• _DOCUMENT EXCERPT_:
The best running shoes 2018: top trainers to get you road fit

Go from couch to 5K to 10K to marathons and beyond with the best running shoes for road running (and a few for off-road)

TODO alt text

Summer’s here and the time is right, for running in the streets. In the best running shoes! In this heat you can really test yourself to the limits, but that shouldn't include discomfort or a feeling of sluggishness coming from your shoes.

 Whether you're tackling a road marathon or you’ve just discovered your local 5k Park Run, the most important piece of kit you need is a decent pair of running shoes. Right after a vest and a tiny pair of shorts.

Finding the best running shoes for you can be the difference between slogging out heavy miles and feeling free and easy on your feet. 

With so many brands and styles to choose from, finding the perfect pair for your running style can be a challenge. But don’t worry. I run most days and have done everything from 5K to ultra-marathons and ironman trails. As T3's resident running expert, I've whittled down your options as far as is humanly possible.

What are the best running shoes?

This is a very hard question to answer because runners' needs vary so wildly. 

However, if I had to choose one shoe that’ll deliver for most runners, it’s the Nike Epic React Flyknit. The combination of Nike’s breakthrough midsole foam and the sock-like Flyknit uppers make for a lightweight, cushioned ride without sacrificing too much stability – at least on the tarmac. A challenge to the Adidas Boost foam’s dominance over the past few years, Nike has produced a shoe that’s a winner for the everyday.

Many weather-beaten running purists steer away from Nike and Adidas and I personally also love the ON Cloudrushfor its excellent blend of comfort, innovation, performance and style. It's sure to find favour with very experienced runners but the Cloudrush is not an esoteric shoe; it's suited to a broad cross-section of running styles. 

Those wanting to go in completely the opposite direction might want to try the Nike Zoom Vaporfly 4%. Possibly the most advanced running shoe ever, this is designed specifically to help elite athletes crack the first sub-two-hour marathon… but who knows? It could also knock big seconds off your next park run.

If you want something even more rare and desirable, this year's Nike elite model, debuting at the London Marathon, is the Zoom Vaporfly Elite Flyprint. I feel exhausted just saying that name out loud, in full.

Best running shoes: a buying guide

A decent pair of running-specific trainers will cushion your feet and legs from the impact of repeatedly hitting the pavement; they’ll be flexible in all the right places and they’ll help protect against common injuries. But choosing the right shoe isn’t as easy as just picking the one you like the look of.

• _DATA_:

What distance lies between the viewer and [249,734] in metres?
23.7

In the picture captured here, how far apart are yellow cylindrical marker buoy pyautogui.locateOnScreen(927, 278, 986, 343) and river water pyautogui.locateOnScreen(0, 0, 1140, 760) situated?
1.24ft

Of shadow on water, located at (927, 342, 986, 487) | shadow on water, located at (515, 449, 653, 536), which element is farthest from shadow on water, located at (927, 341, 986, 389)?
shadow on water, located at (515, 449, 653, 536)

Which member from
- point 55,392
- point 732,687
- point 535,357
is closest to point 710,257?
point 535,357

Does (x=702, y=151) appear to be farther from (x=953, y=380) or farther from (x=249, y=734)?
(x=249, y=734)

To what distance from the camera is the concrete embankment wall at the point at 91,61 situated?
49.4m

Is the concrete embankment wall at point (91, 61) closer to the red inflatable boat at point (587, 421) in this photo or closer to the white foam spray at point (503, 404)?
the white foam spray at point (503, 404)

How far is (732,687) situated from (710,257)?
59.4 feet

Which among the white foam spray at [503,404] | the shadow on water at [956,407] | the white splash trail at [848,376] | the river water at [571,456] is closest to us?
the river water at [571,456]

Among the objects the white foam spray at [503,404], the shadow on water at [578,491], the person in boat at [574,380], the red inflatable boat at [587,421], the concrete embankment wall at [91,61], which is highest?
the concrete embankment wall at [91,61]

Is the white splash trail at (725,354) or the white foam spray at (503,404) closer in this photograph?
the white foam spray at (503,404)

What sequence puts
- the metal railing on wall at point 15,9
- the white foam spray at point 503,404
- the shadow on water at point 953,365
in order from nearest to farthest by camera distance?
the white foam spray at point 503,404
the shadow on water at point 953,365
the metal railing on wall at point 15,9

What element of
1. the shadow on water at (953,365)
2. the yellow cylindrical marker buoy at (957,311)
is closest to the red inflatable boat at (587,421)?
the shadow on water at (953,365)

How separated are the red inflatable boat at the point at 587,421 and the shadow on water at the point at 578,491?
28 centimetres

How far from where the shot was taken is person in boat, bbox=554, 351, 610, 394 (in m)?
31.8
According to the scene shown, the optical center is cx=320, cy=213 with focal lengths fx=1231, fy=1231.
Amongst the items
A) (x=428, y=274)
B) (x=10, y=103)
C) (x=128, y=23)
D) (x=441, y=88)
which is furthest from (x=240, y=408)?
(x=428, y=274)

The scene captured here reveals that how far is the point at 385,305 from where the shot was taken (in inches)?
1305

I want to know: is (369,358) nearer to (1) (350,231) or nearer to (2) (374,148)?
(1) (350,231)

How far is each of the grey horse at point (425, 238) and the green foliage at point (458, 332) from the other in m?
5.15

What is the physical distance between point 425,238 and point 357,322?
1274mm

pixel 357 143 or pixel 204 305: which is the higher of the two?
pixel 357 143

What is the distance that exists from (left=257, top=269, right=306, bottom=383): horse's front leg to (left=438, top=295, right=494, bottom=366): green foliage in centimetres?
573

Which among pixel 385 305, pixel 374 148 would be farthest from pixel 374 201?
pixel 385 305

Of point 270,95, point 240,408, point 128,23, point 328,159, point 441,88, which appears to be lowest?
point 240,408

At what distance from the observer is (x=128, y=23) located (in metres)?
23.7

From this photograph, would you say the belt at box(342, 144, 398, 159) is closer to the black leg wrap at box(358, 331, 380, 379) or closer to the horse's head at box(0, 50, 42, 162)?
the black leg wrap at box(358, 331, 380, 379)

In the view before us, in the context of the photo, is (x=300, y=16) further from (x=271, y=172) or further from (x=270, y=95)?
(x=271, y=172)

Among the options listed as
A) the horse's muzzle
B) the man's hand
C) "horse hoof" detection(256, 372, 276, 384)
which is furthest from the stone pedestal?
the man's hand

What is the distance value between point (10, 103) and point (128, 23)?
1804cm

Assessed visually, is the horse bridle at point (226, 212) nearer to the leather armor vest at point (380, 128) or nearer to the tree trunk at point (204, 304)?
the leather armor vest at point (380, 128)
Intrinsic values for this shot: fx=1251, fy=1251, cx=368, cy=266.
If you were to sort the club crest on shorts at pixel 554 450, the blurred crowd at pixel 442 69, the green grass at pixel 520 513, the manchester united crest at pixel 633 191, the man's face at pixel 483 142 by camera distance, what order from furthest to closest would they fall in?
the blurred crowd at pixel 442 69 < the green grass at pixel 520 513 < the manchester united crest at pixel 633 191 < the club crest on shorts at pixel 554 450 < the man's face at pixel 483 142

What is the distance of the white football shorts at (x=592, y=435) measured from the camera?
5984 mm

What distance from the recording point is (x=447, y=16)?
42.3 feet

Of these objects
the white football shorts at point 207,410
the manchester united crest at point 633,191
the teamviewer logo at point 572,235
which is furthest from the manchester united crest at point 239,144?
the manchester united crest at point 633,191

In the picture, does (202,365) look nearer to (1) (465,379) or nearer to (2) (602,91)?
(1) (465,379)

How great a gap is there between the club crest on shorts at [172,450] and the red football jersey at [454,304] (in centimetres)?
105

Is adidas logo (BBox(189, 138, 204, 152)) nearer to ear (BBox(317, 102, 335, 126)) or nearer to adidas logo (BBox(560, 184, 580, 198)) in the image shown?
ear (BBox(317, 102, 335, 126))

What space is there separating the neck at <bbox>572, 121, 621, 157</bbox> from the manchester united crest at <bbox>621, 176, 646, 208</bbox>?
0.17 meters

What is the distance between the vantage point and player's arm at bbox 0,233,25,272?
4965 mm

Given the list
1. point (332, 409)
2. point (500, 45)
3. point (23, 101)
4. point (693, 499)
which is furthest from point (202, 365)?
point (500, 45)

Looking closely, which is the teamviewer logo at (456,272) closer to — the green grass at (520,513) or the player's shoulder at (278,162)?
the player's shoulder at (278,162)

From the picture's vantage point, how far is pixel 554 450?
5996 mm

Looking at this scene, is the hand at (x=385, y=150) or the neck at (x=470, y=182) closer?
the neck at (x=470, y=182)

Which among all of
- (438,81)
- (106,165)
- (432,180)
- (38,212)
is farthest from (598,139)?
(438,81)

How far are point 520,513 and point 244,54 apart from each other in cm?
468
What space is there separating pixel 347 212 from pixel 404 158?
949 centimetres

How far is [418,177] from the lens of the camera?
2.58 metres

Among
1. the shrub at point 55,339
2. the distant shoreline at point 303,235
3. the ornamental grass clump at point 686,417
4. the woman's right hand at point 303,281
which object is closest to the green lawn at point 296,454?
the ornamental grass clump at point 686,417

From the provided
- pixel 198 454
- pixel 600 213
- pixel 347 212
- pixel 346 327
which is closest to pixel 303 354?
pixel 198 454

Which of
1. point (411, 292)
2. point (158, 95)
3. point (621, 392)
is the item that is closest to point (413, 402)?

• _EXERCISE INSTRUCTIONS_:
From the running-shoe guide, rewrite the passage between "What are the" and "for the everyday.", inclusive, replacing "tarmac" with "pavement".

• _SOLUTION FOR THIS PROBLEM_:
What are the best running shoes?

This is a very hard question to answer because runners' needs vary so wildly. 

However, if I had to choose one shoe that’ll deliver for most runners, it’s the Nike Epic React Flyknit. The combination of Nike’s breakthrough midsole foam and the sock-like Flyknit uppers make for a lightweight, cushioned ride without sacrificing too much stability – at least on the pavement. A challenge to the Adidas Boost foam’s dominance over the past few years, Nike has produced a shoe that’s a winner for the everyday.